▶ _Your objective_
Rewrite the material starting at the line that has "In terms of" and ending with the last line of the material, replacing "farther" with "more distant" and leaving everything else unchanged. Leave the pictures out of your answer.

Spatial question entries
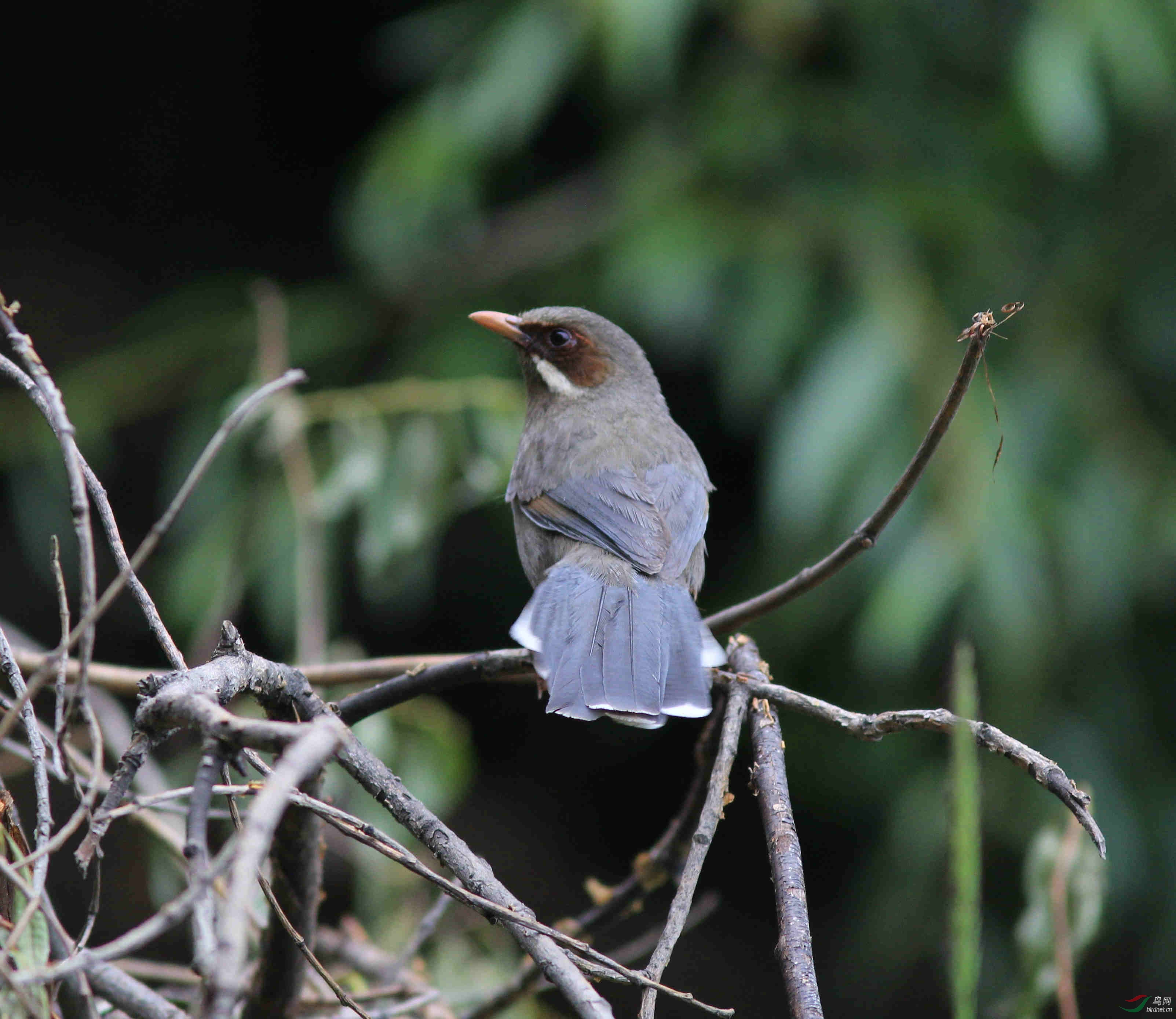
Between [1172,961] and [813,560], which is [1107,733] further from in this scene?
[813,560]

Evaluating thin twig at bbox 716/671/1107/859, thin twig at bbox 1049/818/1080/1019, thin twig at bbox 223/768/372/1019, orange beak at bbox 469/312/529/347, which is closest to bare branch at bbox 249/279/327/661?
orange beak at bbox 469/312/529/347

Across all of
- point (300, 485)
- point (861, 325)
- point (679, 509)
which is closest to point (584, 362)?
point (679, 509)

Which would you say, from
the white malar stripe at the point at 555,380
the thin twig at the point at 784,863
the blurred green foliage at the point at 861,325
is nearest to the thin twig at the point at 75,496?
the thin twig at the point at 784,863

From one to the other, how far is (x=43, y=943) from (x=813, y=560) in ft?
15.0

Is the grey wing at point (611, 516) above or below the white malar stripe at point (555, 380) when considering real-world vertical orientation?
below

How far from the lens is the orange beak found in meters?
4.41

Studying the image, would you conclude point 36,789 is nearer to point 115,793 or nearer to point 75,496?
point 115,793

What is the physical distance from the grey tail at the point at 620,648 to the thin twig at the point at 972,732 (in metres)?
0.74

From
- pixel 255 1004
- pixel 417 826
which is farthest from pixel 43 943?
pixel 255 1004

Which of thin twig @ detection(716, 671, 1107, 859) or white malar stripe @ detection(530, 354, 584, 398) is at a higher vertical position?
white malar stripe @ detection(530, 354, 584, 398)

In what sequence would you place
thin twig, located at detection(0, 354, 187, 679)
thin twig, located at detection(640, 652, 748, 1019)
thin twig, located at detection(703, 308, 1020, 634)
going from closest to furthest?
thin twig, located at detection(640, 652, 748, 1019) < thin twig, located at detection(0, 354, 187, 679) < thin twig, located at detection(703, 308, 1020, 634)

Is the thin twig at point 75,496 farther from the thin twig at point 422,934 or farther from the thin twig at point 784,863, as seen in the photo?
the thin twig at point 422,934

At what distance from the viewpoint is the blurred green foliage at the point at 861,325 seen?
526 centimetres

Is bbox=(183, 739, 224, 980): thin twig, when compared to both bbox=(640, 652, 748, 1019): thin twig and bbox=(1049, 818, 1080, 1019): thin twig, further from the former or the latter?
bbox=(1049, 818, 1080, 1019): thin twig
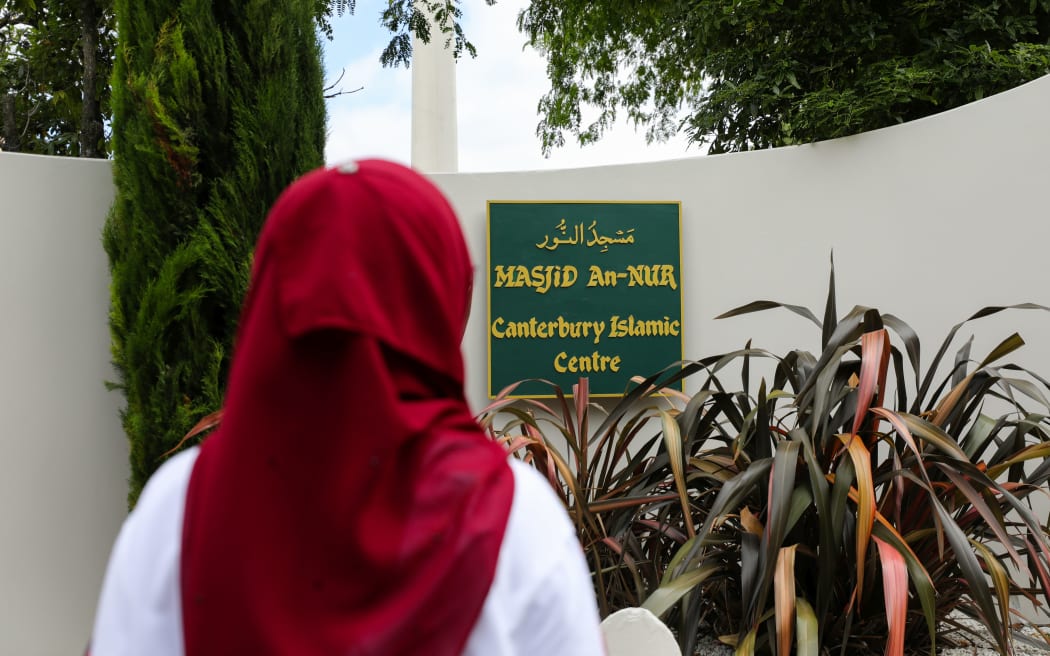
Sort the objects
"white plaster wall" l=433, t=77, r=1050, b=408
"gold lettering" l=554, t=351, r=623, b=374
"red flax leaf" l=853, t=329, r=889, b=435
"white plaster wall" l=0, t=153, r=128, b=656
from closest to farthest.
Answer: "red flax leaf" l=853, t=329, r=889, b=435, "white plaster wall" l=0, t=153, r=128, b=656, "white plaster wall" l=433, t=77, r=1050, b=408, "gold lettering" l=554, t=351, r=623, b=374

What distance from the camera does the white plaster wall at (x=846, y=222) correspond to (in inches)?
148

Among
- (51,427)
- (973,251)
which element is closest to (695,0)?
(973,251)

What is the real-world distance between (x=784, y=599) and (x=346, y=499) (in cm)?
152

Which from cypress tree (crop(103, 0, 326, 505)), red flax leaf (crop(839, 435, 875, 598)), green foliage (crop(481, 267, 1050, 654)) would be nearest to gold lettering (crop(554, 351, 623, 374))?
green foliage (crop(481, 267, 1050, 654))

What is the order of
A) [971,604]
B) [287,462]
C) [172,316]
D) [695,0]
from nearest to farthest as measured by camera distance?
[287,462]
[971,604]
[172,316]
[695,0]

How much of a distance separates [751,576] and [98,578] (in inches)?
107

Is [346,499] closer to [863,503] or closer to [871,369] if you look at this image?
[863,503]

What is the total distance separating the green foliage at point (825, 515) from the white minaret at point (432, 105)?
357 cm

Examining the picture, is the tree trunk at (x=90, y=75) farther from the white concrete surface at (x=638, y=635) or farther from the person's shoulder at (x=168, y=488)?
the person's shoulder at (x=168, y=488)

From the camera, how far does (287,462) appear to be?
0.74m

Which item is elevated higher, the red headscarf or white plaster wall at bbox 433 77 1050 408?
white plaster wall at bbox 433 77 1050 408

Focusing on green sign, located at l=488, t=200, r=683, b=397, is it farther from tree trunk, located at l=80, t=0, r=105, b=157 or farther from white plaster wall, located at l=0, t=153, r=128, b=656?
tree trunk, located at l=80, t=0, r=105, b=157

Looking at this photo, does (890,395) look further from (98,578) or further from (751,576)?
(98,578)

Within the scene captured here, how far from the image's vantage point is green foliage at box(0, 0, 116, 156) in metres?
5.58
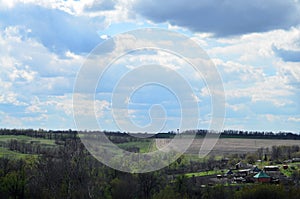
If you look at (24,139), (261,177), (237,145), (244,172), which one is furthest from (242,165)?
(24,139)

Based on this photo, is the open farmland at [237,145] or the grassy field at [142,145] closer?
the grassy field at [142,145]

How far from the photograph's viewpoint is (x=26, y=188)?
76.6m

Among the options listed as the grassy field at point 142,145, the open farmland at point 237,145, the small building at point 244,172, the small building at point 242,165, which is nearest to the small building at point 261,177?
the small building at point 244,172

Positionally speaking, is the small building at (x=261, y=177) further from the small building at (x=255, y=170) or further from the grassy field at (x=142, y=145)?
the grassy field at (x=142, y=145)

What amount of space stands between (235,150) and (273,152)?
573 inches

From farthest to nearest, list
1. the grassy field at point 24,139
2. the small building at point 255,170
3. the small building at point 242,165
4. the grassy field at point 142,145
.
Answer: the grassy field at point 24,139
the small building at point 242,165
the small building at point 255,170
the grassy field at point 142,145

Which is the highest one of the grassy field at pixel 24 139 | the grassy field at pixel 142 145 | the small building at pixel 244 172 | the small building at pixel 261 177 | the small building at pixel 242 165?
the grassy field at pixel 24 139

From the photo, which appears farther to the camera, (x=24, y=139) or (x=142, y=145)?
(x=24, y=139)

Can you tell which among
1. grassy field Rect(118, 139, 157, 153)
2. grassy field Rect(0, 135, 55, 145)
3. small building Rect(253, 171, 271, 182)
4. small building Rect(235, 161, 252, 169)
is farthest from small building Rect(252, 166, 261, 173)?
grassy field Rect(0, 135, 55, 145)

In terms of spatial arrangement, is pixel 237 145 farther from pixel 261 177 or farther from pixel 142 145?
pixel 142 145

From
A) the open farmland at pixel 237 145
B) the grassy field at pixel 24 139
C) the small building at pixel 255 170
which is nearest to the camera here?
the small building at pixel 255 170

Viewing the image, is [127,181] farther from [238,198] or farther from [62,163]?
[238,198]

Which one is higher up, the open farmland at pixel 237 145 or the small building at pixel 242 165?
the open farmland at pixel 237 145

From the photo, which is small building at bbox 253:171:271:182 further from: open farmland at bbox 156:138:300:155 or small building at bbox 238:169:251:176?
open farmland at bbox 156:138:300:155
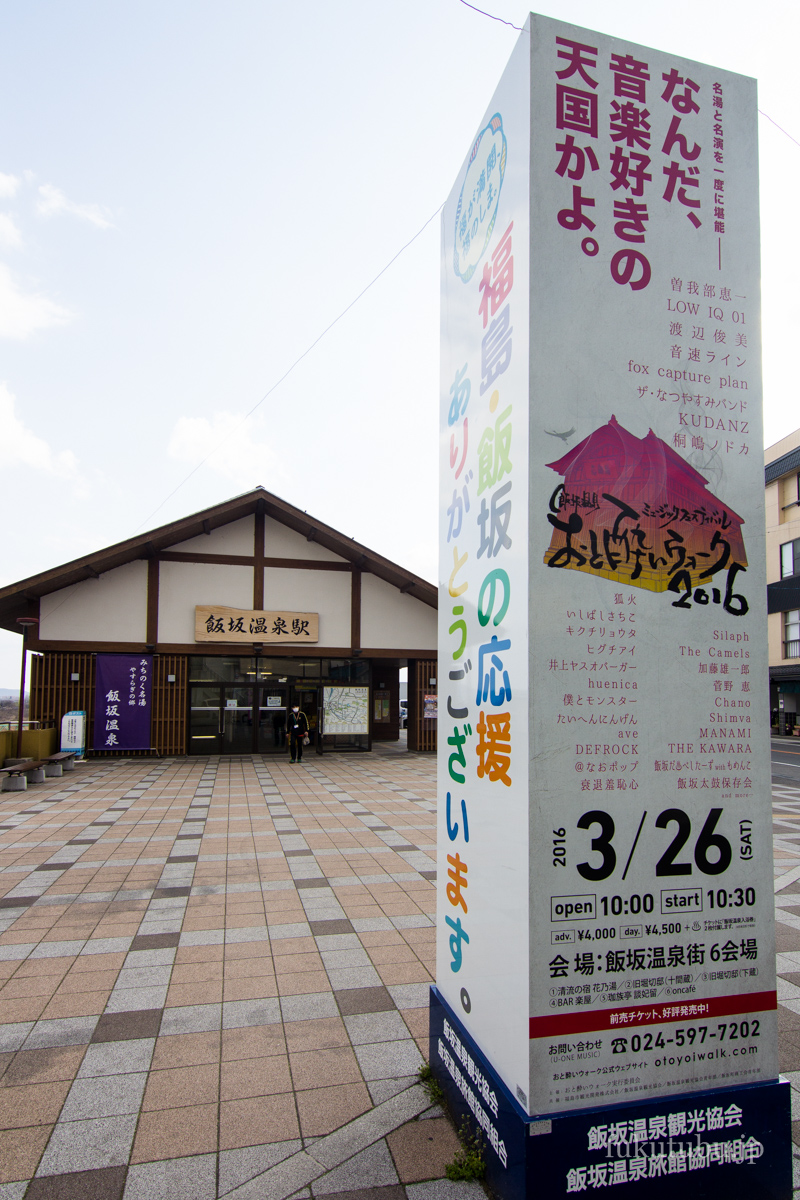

▶ _Output for this task_
In terms of spatial arrangement, is pixel 237 145 more distant from pixel 261 177 or more distant from pixel 142 145?
pixel 142 145

From
A) the open farmland at pixel 237 145
B) the grassy field at pixel 24 139
C) the small building at pixel 255 170
which is nearest to the camera here?
the small building at pixel 255 170

Viewing the image, is [127,181] more distant from [238,198] or more distant from [62,163]?
[238,198]

Which one is higher up, the open farmland at pixel 237 145 or the small building at pixel 242 165?
the open farmland at pixel 237 145

From the photo, which is small building at bbox 253:171:271:182 further from: open farmland at bbox 156:138:300:155 or small building at bbox 238:169:251:176?
open farmland at bbox 156:138:300:155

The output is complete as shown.